=== Tarea ===
Copia literalmente el fragmento del texto sobre no querer viajar que empieza con "Viajar se ha" y continúa hasta "están experimentando otros.".

=== Texto ===
***
No me gusta viajar.

Lo admito. Es difícil confesarlo en público, en medio de una generación que no deja de recorrer el mundo. A veces es complicado admitir que yo no siento esas ansias por llenarme de aventuras, compartir habitación con quince personas en hostales, o levantarme a las cuatro de la mañana para tomar tres aviones antes de llegar a mi destino, especialmente cuando estoy sentada en un bar frente a un nómada digital guapísimo que acabo de conocer y que intenta impresionarme con las fotos de los dos meses que pasó en Sri Lanka.

Viajar se ha convertido casi en un imperativo cultural, en una muestra de estatus social también. Mi Instagram se llena de imágenes de playas paradisíacas y lugares exóticos en cuanto llega el buen tiempo y las primeras vacaciones del año. En esos momentos, siento que tal vez no he ido a todos los lugares a los que debería y que estoy perdiendo el tiempo viendo Netflix desde casa. Parece que la vida es aquello que está fuera y que están experimentando otros. 

Acepto que las personas damos sentido al mundo a través de las historias, y muchas veces, hay que hacerlo desde un lugar nuevo que nos ayude a establecer ese vínculo con nosotras que de otra forma no generaríamos. Pero también creo que hoy en día, la forma en la que nos lanzamos a viajar cumple más con la idea neoliberal de consumir experiencias casi con glotonería, de tachar hitos en nuestra lista de pendientes, de gente que vuelve a casa diciendo «necesito vacaciones de las vacaciones». 

Entregarse al viaje debería ser la congelación del tiempo y del yo productivo, permitirnos la holgazanería, la rebelión de no tener que hacer nada, pero de verdad. Es la huida, por un tiempo, de la vida normal. Quizás por eso, me cuesta imaginarme en un lugar desconocido, no saber cómo me sentiré una vez esté allí, si me gustará la comida, o cómo será mi cama –porque una también tiene problemas para conciliar el sueño y los viajes suponen un estrés añadido en estos casos– ¿Quién seré en Berlín, en Cuba o en Nueva York? El viaje es, para personas perfeccionistas y controladoras como yo, lanzarme de cabeza hacia la incertidumbre. Y yo nunca aprendí a tirarme bien a la piscina.
***
[Entradas de origen]
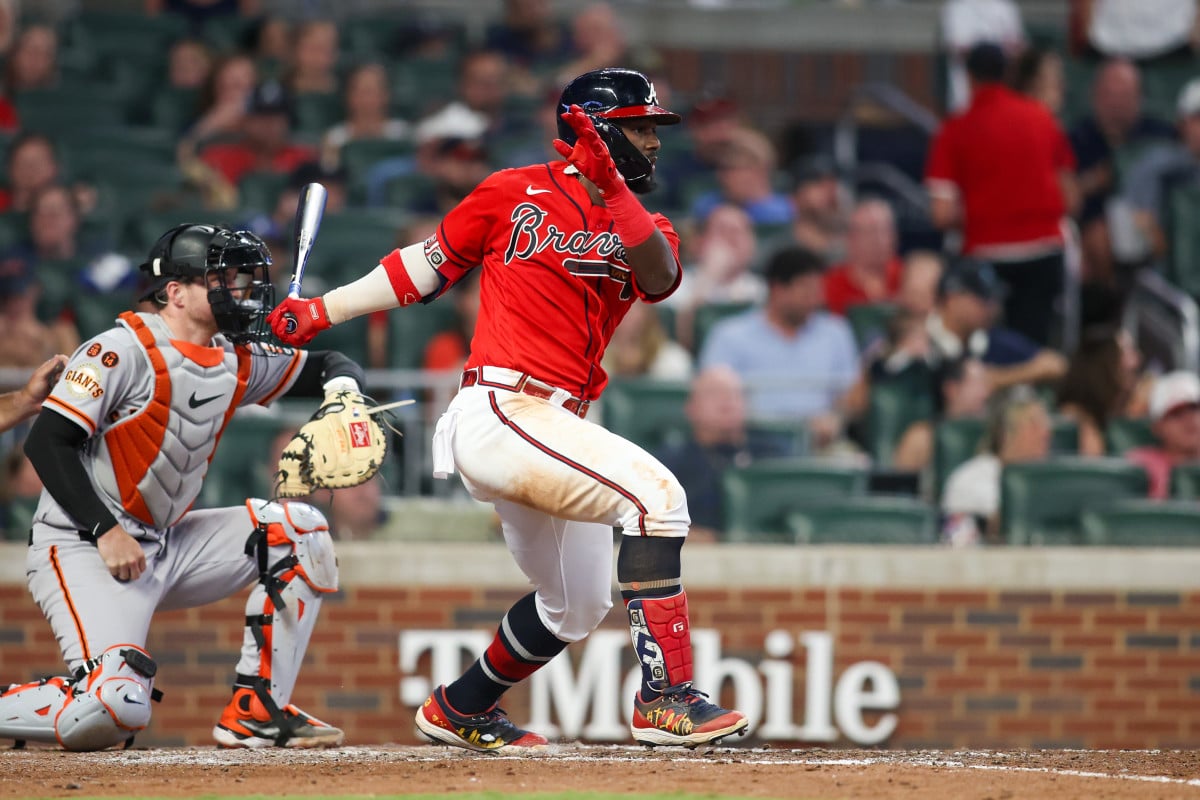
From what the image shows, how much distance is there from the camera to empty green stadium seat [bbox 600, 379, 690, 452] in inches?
295

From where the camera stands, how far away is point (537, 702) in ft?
22.8

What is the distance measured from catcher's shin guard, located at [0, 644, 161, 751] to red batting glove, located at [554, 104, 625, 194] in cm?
197

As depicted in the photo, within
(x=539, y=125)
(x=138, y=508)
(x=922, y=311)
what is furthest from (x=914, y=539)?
(x=539, y=125)

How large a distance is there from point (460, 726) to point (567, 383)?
1.11 meters

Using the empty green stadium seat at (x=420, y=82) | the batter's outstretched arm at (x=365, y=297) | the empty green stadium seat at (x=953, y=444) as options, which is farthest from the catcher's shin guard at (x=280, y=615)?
the empty green stadium seat at (x=420, y=82)

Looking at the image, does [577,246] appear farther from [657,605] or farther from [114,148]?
[114,148]

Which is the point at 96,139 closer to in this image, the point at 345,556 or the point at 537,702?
the point at 345,556

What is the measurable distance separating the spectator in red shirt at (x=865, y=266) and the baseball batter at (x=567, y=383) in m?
4.50

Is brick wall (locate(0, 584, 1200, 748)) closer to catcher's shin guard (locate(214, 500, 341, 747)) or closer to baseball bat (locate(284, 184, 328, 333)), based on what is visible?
catcher's shin guard (locate(214, 500, 341, 747))

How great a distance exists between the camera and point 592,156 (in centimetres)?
423

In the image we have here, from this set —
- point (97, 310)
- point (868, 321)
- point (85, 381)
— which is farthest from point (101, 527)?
point (868, 321)

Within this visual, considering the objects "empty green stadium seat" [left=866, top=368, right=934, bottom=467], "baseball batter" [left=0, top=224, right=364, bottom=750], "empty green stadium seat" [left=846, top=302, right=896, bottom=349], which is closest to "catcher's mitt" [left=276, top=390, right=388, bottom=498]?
"baseball batter" [left=0, top=224, right=364, bottom=750]

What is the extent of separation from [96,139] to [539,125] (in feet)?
8.83

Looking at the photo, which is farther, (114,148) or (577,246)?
(114,148)
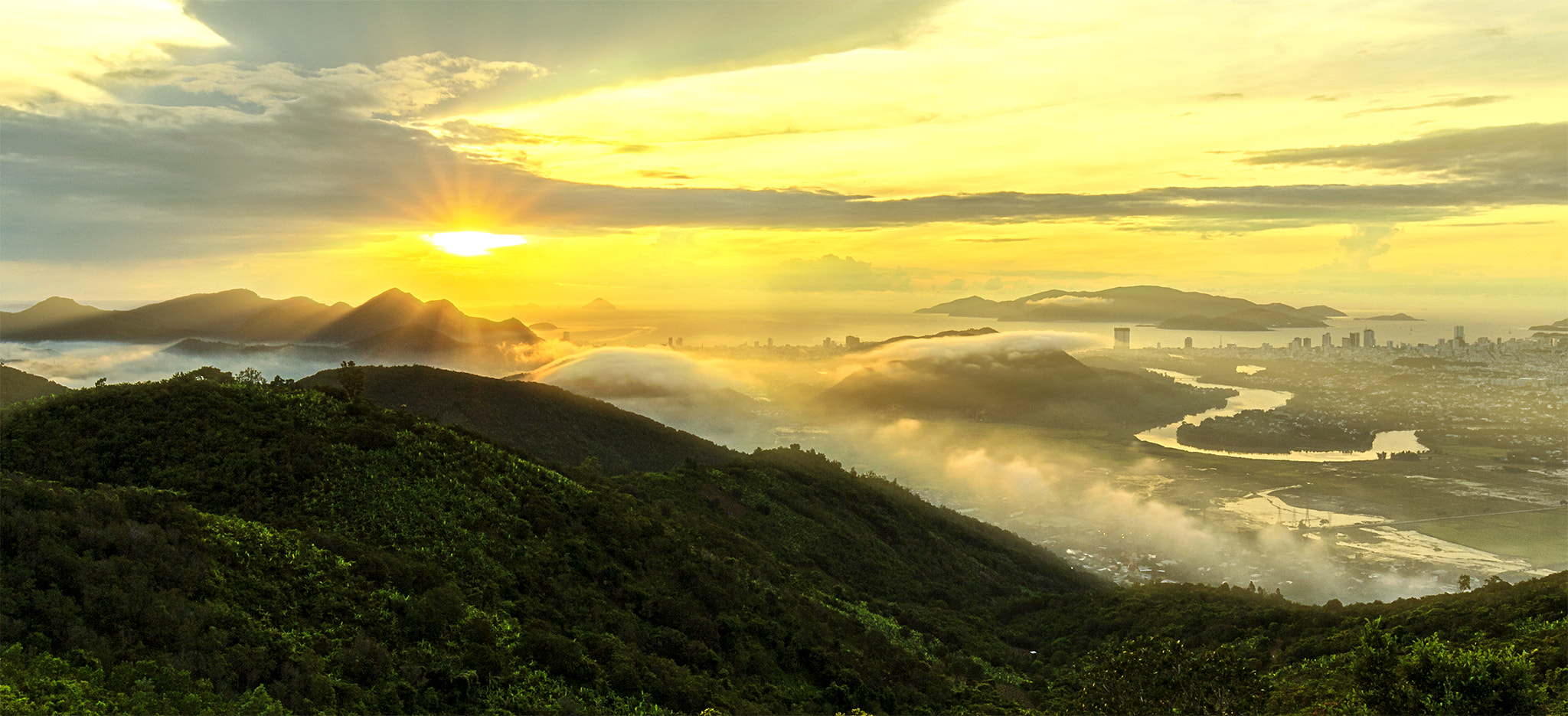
***
=== Respuesta ===
Viajar se ha convertido casi en un imperativo cultural, en una muestra de estatus social también. Mi Instagram se llena de imágenes de playas paradisíacas y lugares exóticos en cuanto llega el buen tiempo y las primeras vacaciones del año. En esos momentos, siento que tal vez no he ido a todos los lugares a los que debería y que estoy perdiendo el tiempo viendo Netflix desde casa. Parece que la vida es aquello que está fuera y que están experimentando otros.